Example: Depends on student marks, it displays result as pass or fail.

Declare @M int
Set @M=45
Select iif(@M>35,’Pass’,’Fail’)

In this example student marks is @M=45; If the condition is true it returns ‘Pass’ or Result is false it returns ‘Fail’.

Output:

Choose() Function
This function returns a value out of a list based on its index number. You can think of it as an array king of thing. The index number here starts from 1.

Syntax:

Choose(index, value1, value2, value3, value4 ......... valueN)
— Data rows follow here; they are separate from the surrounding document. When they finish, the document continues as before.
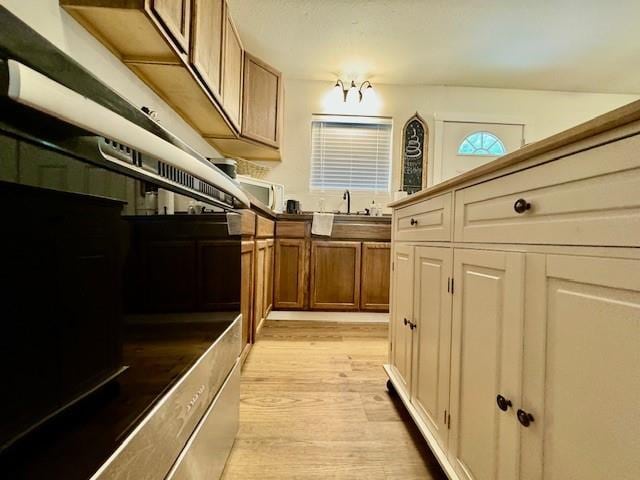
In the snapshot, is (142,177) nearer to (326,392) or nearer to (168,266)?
(168,266)

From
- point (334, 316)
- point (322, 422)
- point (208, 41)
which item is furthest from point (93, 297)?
point (334, 316)

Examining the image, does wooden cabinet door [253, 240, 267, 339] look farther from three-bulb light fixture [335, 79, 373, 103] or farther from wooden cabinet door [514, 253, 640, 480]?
three-bulb light fixture [335, 79, 373, 103]

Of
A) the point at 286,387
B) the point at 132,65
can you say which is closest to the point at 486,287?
the point at 286,387

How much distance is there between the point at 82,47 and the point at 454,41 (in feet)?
8.55

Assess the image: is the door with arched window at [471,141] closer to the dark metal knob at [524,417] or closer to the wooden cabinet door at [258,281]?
the wooden cabinet door at [258,281]

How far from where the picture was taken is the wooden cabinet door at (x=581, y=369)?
17.8 inches

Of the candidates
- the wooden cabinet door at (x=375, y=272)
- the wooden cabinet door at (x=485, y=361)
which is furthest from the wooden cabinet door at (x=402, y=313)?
the wooden cabinet door at (x=375, y=272)

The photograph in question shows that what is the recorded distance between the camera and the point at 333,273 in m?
2.91

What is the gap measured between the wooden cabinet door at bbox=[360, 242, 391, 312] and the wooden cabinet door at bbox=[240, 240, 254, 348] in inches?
51.8

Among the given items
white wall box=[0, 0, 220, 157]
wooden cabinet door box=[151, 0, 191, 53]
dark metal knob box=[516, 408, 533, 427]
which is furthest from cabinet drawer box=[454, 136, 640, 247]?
wooden cabinet door box=[151, 0, 191, 53]

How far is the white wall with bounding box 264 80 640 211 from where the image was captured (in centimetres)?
339

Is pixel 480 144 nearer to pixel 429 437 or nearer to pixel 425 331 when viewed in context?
pixel 425 331

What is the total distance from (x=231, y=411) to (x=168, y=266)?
0.69 metres

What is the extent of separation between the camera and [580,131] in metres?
0.53
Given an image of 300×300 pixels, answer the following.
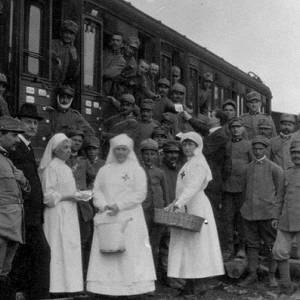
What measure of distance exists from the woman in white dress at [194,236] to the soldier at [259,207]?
3.41 feet

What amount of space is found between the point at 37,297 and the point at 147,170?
2230 millimetres

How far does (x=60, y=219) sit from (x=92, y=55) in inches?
133

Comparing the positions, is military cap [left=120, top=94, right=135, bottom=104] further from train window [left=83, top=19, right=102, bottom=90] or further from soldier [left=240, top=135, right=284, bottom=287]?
soldier [left=240, top=135, right=284, bottom=287]

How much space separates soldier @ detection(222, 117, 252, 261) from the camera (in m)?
Answer: 8.91

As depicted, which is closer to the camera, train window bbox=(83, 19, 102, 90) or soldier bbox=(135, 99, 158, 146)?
soldier bbox=(135, 99, 158, 146)

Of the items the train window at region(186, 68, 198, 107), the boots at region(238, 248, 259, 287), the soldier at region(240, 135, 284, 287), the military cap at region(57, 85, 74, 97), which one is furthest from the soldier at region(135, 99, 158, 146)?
the train window at region(186, 68, 198, 107)

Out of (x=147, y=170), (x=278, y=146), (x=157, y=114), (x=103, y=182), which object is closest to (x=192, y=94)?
(x=157, y=114)

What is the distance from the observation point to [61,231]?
22.1 ft

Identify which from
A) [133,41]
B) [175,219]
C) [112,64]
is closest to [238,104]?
[133,41]

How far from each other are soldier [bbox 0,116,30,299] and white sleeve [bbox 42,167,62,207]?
2.33 ft

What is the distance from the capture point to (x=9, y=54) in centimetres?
784

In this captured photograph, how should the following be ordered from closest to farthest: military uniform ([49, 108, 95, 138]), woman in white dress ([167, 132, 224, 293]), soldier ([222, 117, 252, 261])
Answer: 1. woman in white dress ([167, 132, 224, 293])
2. military uniform ([49, 108, 95, 138])
3. soldier ([222, 117, 252, 261])

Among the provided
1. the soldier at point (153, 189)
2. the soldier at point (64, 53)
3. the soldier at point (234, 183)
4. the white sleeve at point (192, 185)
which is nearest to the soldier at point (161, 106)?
the soldier at point (234, 183)

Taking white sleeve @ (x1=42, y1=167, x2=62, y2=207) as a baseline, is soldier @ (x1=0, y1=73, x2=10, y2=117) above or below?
above
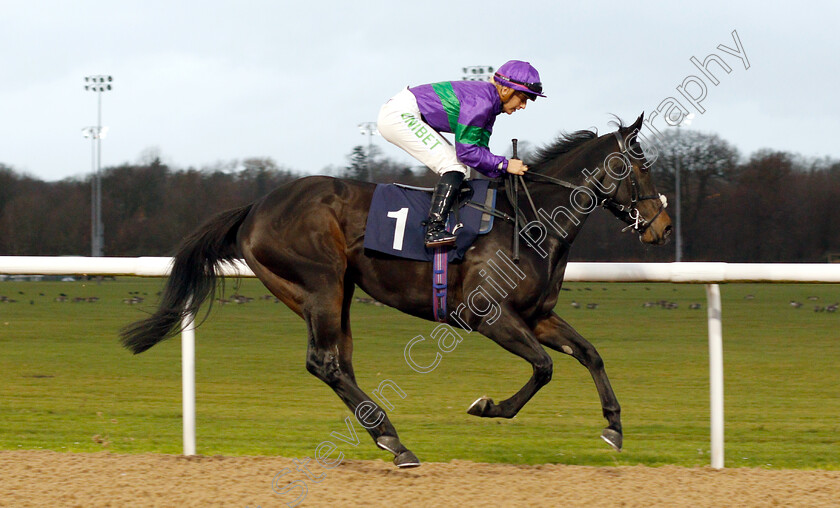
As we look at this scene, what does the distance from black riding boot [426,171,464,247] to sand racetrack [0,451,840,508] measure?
931 mm

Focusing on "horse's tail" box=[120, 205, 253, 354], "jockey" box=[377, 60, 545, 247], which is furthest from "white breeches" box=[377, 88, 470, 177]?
"horse's tail" box=[120, 205, 253, 354]

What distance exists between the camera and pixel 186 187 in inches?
1389

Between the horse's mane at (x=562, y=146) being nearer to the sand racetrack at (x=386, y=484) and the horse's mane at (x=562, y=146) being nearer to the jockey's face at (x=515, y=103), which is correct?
the jockey's face at (x=515, y=103)

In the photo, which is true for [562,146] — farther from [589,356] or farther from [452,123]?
[589,356]

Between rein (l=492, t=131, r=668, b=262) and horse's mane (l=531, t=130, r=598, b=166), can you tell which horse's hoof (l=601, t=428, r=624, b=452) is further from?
horse's mane (l=531, t=130, r=598, b=166)

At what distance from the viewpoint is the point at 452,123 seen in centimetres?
411

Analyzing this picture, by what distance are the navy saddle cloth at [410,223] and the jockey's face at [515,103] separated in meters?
0.37

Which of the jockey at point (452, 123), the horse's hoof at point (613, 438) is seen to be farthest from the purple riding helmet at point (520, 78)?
the horse's hoof at point (613, 438)

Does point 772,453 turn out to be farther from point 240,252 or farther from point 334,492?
point 240,252

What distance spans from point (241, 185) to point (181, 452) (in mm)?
30403

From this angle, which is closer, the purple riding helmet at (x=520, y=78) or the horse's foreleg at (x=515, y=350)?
the horse's foreleg at (x=515, y=350)

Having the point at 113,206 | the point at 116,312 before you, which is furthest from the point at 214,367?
the point at 113,206

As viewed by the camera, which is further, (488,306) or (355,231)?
(355,231)

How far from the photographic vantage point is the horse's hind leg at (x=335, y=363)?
385cm
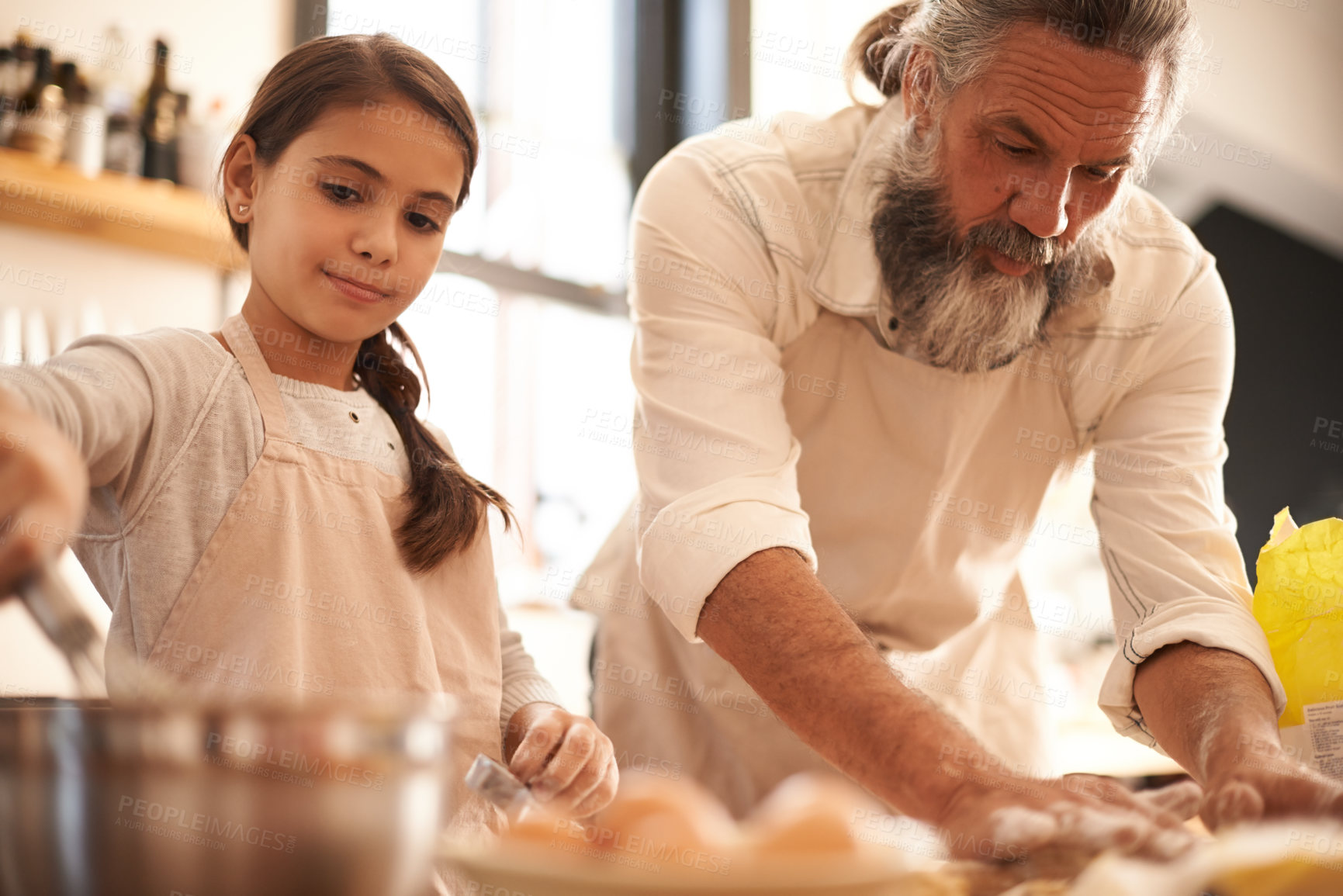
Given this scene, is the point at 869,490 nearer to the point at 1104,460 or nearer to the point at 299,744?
the point at 1104,460

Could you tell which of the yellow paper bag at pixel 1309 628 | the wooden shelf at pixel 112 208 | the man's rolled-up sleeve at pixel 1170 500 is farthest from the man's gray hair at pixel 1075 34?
the wooden shelf at pixel 112 208

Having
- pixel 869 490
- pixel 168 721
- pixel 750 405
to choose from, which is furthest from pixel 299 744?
pixel 869 490

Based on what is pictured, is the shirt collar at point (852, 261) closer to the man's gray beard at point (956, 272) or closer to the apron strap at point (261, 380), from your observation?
the man's gray beard at point (956, 272)

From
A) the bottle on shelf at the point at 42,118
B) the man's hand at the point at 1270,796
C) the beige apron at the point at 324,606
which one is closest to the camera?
the man's hand at the point at 1270,796

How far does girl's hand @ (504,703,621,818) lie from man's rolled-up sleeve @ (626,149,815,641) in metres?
0.17

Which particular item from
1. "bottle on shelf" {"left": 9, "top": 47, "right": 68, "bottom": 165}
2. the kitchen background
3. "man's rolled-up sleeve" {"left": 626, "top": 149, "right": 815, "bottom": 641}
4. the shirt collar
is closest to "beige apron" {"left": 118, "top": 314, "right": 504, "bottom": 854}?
"man's rolled-up sleeve" {"left": 626, "top": 149, "right": 815, "bottom": 641}

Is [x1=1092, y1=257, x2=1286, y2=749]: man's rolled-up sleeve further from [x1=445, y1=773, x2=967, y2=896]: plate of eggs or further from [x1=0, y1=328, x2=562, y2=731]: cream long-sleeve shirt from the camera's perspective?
[x1=0, y1=328, x2=562, y2=731]: cream long-sleeve shirt

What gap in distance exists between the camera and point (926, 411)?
134 centimetres

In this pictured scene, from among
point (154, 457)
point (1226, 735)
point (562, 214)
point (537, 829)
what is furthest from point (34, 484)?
point (562, 214)

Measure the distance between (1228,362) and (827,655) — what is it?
78 cm

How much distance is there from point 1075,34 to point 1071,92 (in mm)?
68

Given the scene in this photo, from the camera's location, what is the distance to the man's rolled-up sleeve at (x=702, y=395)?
3.35 ft

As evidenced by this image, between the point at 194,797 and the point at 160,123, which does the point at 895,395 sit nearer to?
the point at 194,797

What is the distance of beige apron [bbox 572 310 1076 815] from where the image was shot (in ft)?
4.41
The above function contains two parameters,
• Index: index is an integer expression that represents an index into the list of the items. The list index always stats at 1.
• Value: List of values of any data type.

Example 1: If an index inside the bound of the array

Declare @indexnumber int
Set @indexnumber=4
Select choose(@indexnumber,55,42,35,25,26,35,88,45,22)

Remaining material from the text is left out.